Start of Data supplied
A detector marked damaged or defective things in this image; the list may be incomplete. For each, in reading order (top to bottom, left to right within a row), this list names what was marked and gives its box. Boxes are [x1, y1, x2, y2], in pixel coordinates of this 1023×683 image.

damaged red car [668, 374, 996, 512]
End of Data supplied
Start of Data supplied
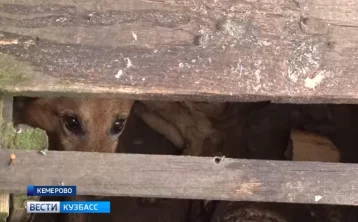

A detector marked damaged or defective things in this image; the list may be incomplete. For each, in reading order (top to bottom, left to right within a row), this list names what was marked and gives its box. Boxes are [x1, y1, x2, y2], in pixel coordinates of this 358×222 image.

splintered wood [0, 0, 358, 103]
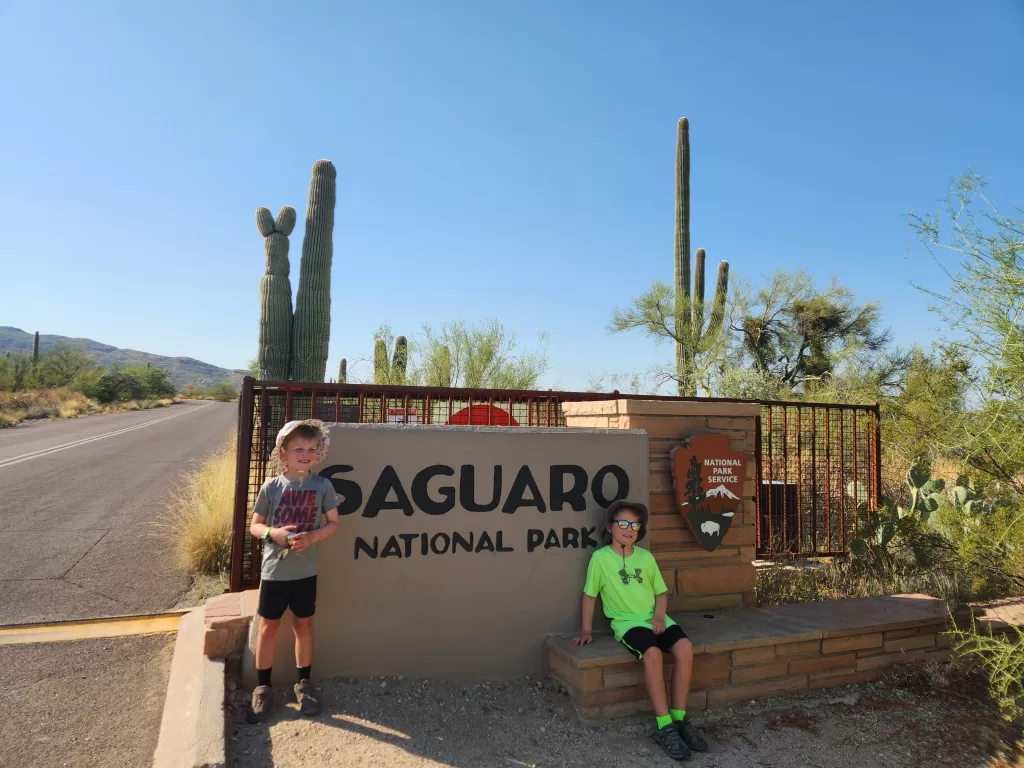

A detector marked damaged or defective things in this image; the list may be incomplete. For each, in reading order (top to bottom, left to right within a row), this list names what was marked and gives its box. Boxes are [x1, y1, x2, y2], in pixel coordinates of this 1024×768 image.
End of Data supplied
In the entries above, find the line with "this 358×222 image." and the line with "this 1024×768 image.". Return exactly those lines and all the ones between them, pictures excluded.

• _Answer area_
A detector marked damaged or defective things in this image; the list may be incomplete. For each, in reading order (top to bottom, left to right within a row), this list names what was marked and gives its box. Boxes are [x1, y1, x2, y2], in pixel coordinates of this 358×222 image.

splintered wood [0, 0, 358, 103]

A detector marked damaged or defective things in this image; the list may be incomplete. For each, in reading order (top to bottom, left to right within a row), this list names what was marked and gives its box. Boxes are [x1, y1, x2, y2], in pixel coordinates of this 1024×768 image.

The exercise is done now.